La défaite du chavisme aux élections législatives du 6 décembre dernier s’inscrit dans un contexte de crise économique et sociale sans précédent et d’autoritarisme gouvernemental croissant. Malgré un taux de participation de 75 %, l’abstention des secteurs populaires jadis adeptes du régime a coûté à la majorité sortante environ 2 millions de voix. Multipliant par deux quasi systématiquement les scores de cette dernière dans les plus grandes villes et victorieuse dans bon nombre de ses fiefs « historiques », l’opposition rafle 112 sièges de députés sur 167, avec environ 55 % des voix. C’est là l’effet-boomerang d’un système ultra-majoritaire mis en place par un Parti Socialiste Uni du Venezuela (PSUV) qui se croyait éternel. Désormais, la Table de l’Unité démocratique (MUD), la coalition qui compose la nouvelle majorité, aura la possibilité de réformer la Constitution ou de convoquer un référendum pour révoquer le mandat du président Nicolás Maduro.

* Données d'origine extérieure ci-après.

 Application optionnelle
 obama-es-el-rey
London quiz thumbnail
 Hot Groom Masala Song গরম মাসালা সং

D’après les thuriféraires du régime, ce dernier est victime d’une « guerre économique » menée par « la bourgeoisie » et « l’Empire » – avec la complicité « des médias » : un remake version 2.0. du coup d’État contre Salvador Allende au Chili en 1973. L’analogie pouvait encore faire sens pendant la crise politique des années 2002-2004, lorsque les mobilisations massives exprimaient – sans pour autant l’épuiser – une claire confrontation de classe. Le chavisme, tout à la fois mouvement populaire et coalition instable autour d’un caudillo charismatique – qui s’était illustré par un putsch raté en 1992 contre un président responsable du massacre de milliers d’émeutiers par l’armée lors du soulèvement du « Caracazo » de 1989 –, défaisait alors tour à tour un coup d’État et un lock-out pétrolier ouvertement appuyés par Washington. Mais l’enlisement fatal d’une bureaucratie qui a multiplié depuis 2007 les vexations contre les ouvriers, employés, paysans et indigènes les plus indomptables, ne relève d’aucun « complot ».

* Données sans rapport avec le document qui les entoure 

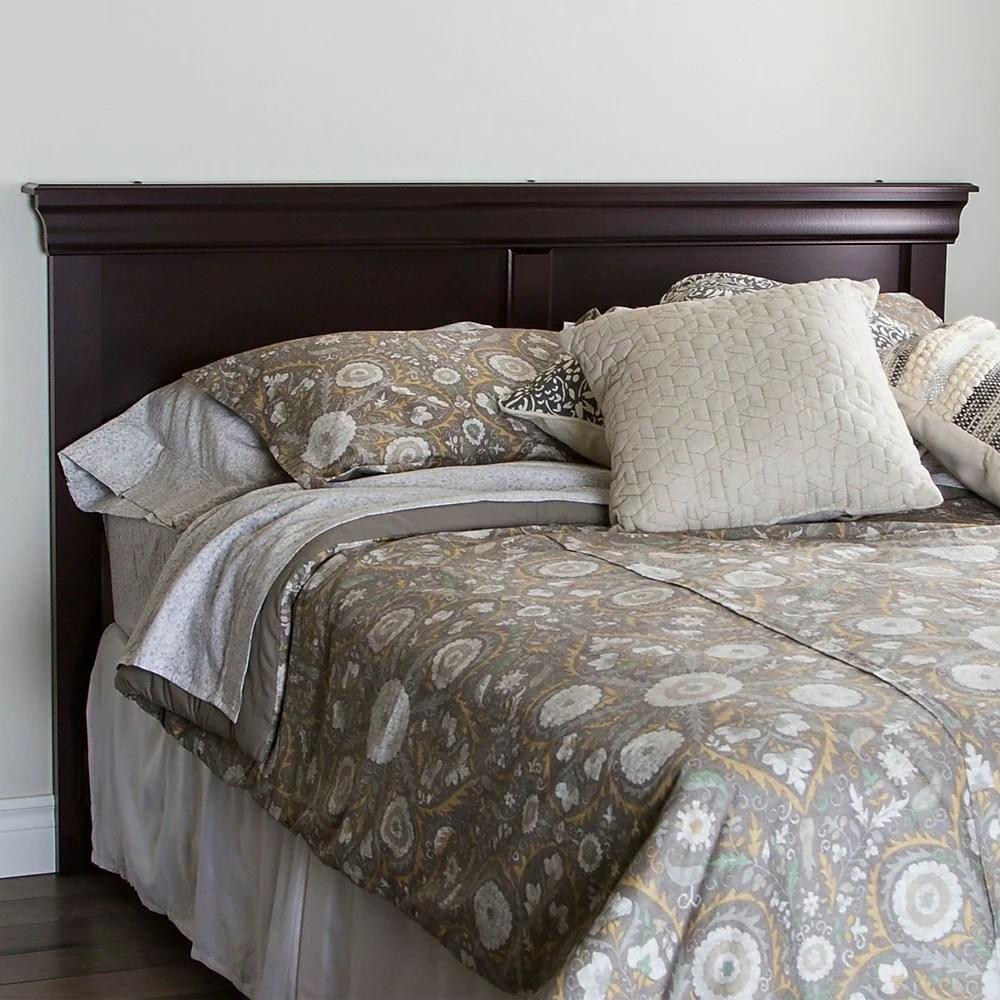 tete de lit double queen acajou fonce collection vintage de meubles south shore 65 l x 3 d x 43 h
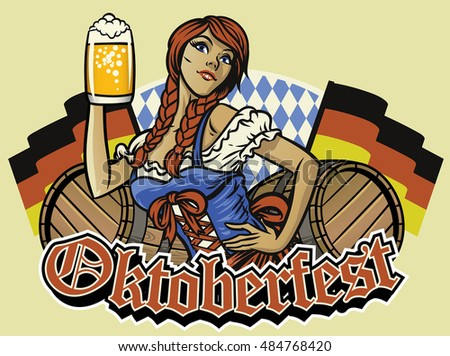 oktoberfest girl with beer and the germany flags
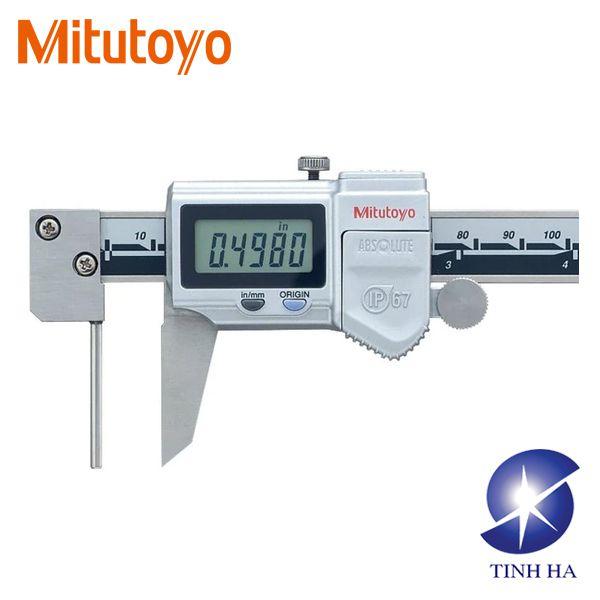 Dòng thước cặp điện tử đo độ dày ống series 573 Mitutoyo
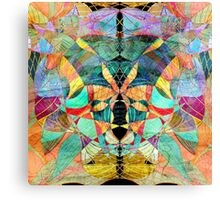 unusual abstract pattern  Canvas Print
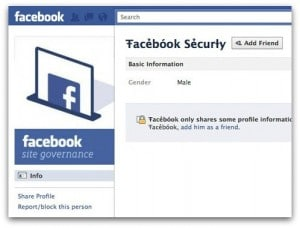 facebook ?ac?bóok S?cur?y phishing scheme scam password steal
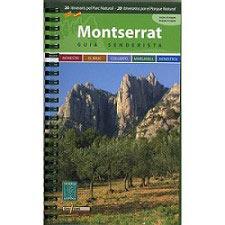 Ed. Alpina Montserrat - Map & Guide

Le cercle vicieux d’inflation et de pénurie que subit le Venezuela depuis plusieurs années [1] découle avant tout des pratiques économiques mercantiles – y compris au sein la nomenklatura bolivarienne – dans un système mono-producteur de pétrole qui importe peu ou prou tout ce qu’il consomme en dehors de l’énergie. Nombre d’entreprises du secteur privé, pour s’adapter aux contrôles des prix et des changes [2], surfacturent à la revente les biens importés grâce aux pétrodollars octroyés par l’État, ou jouent directement sur les taux de change [3]. D’aucunes retiennent leurs stocks en prévision de futures hausses de prix, et alimentent la contrebande à l’intérieur du pays et aux frontières en revendant leurs marchandises sous le manteau. Chacune de ces opérations mobilise son lot de (hauts-) fonctionnaires bolivariens corrompus. Ce petit jeu est plus un « moindre mal » qu’une fin en soi pour l’establishment patronal anti-chaviste, qui partage du reste ses marges avec des dizaines de néo-magnats enrichis à l’ombre du pouvoir.

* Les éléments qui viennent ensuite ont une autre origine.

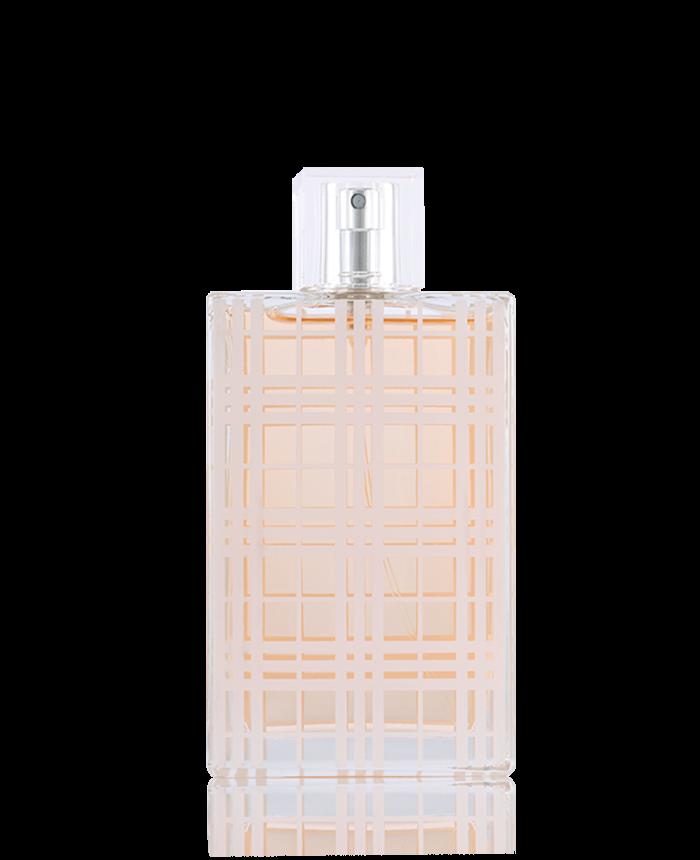 burberry brit parfum 50 ml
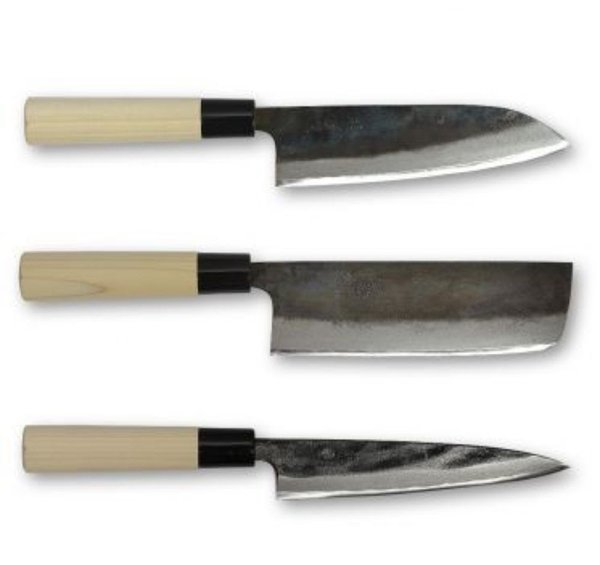 what are kitchen knives made of secondhand catering equipment chefs knives 27616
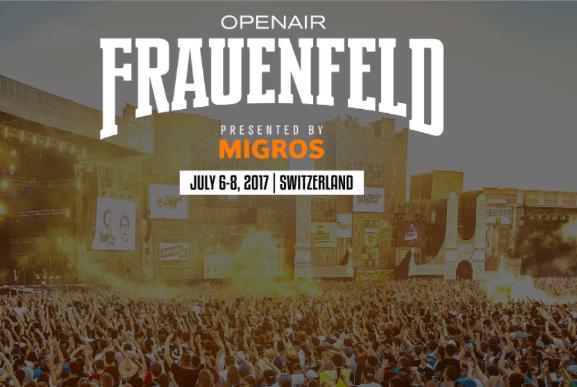 Openair Frauenfeld 2017
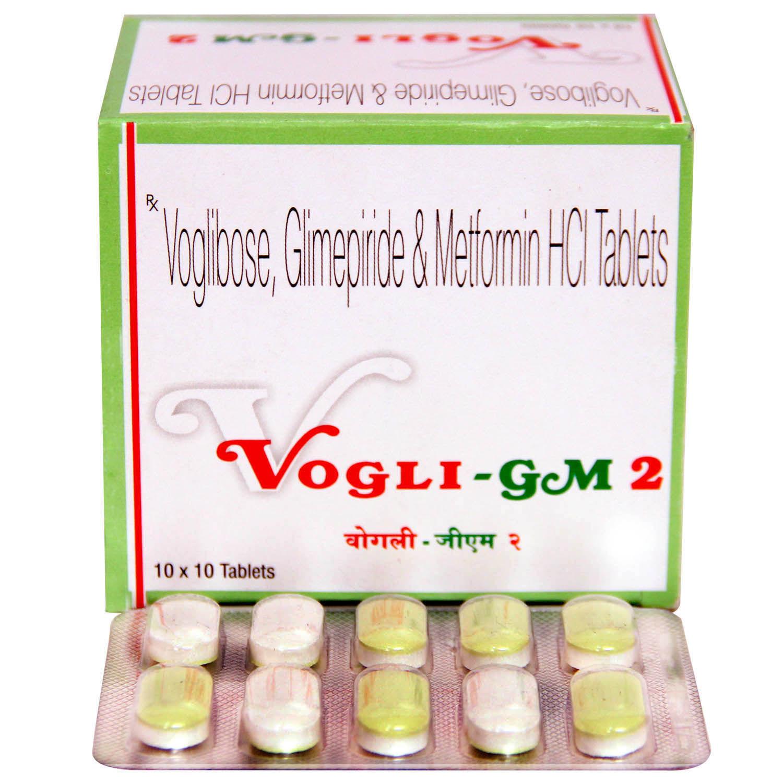 Vogli-GM 2mg Tablet 10's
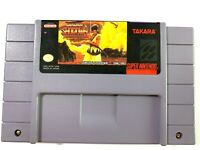 Samurai Shodown Showdown - SUPER NINTENDO SNES Game - Tested - Working Authentic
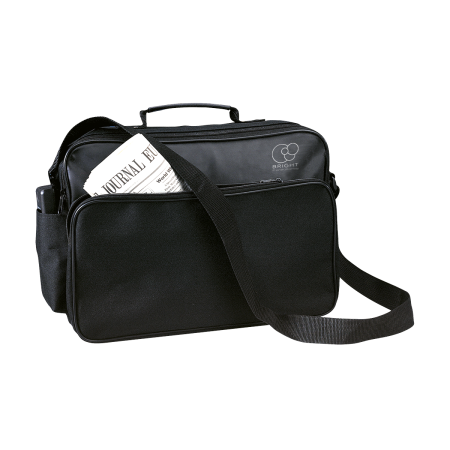 A black NewYork document bag available with a custom logo or image printed on the side at Helloprint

Dans le Venezuela « socialiste », le régime fiscal est resté largement régressif, et la taxation des hauts revenus est même ridicule si on la compare à celle en vigueur dans des pays « néolibéraux », comme la Colombie ou le Chili. Les programmes sociaux en matière de santé, éducation, alimentation et logement, aujourd’hui considérablement amoindris, ont été financés sur les surplus budgétaires exceptionnels consécutifs aux booms pétroliers de 2003-2007 et 2009-2011, gérés de façon complètement opaque. Sous le coup d’une dette exponentielle depuis 2012 – notamment détenue par la Chine –, puis de la dégringolade des prix du brut depuis 2014, le niveau de vie des classes populaires a chuté, après une amélioration aussi spectaculaire qu’éphémère entre 2003 et 2007. C’est aujourd’hui près de la moitié de la population active, dont des millions de « chavistes de cœur », qui s’adonne au commerce informel et à la contrebande de biens et de devises censées alimenter la prétendue « guerre économique ». Or cette stratégie de survie n’est qu’une version misérabiliste de ce qui a été, au côté de l’extorsion pure et simple, la voie royale d’accumulation de capital pour la vaste majorité des dirigeants, le plus souvent militaires, des administrations publiques et des entreprises nationalisées ou « mixtes » – où l’on viole impunément les droits des travailleurs tout en produisant moitié moins que dans le secteur privé. D’après les « chavistes critiques » de l’organisation Marea Socialista, sur la bagatelle d’environ mille milliards de pétrodollars rentrés dans le pays sur la période 2003-2013, un petit quart s’est « évaporé » avant même d’avoir été comptabilisé par l’État, et un autre gros quart s’est « perdu » dans l’assignation de devises…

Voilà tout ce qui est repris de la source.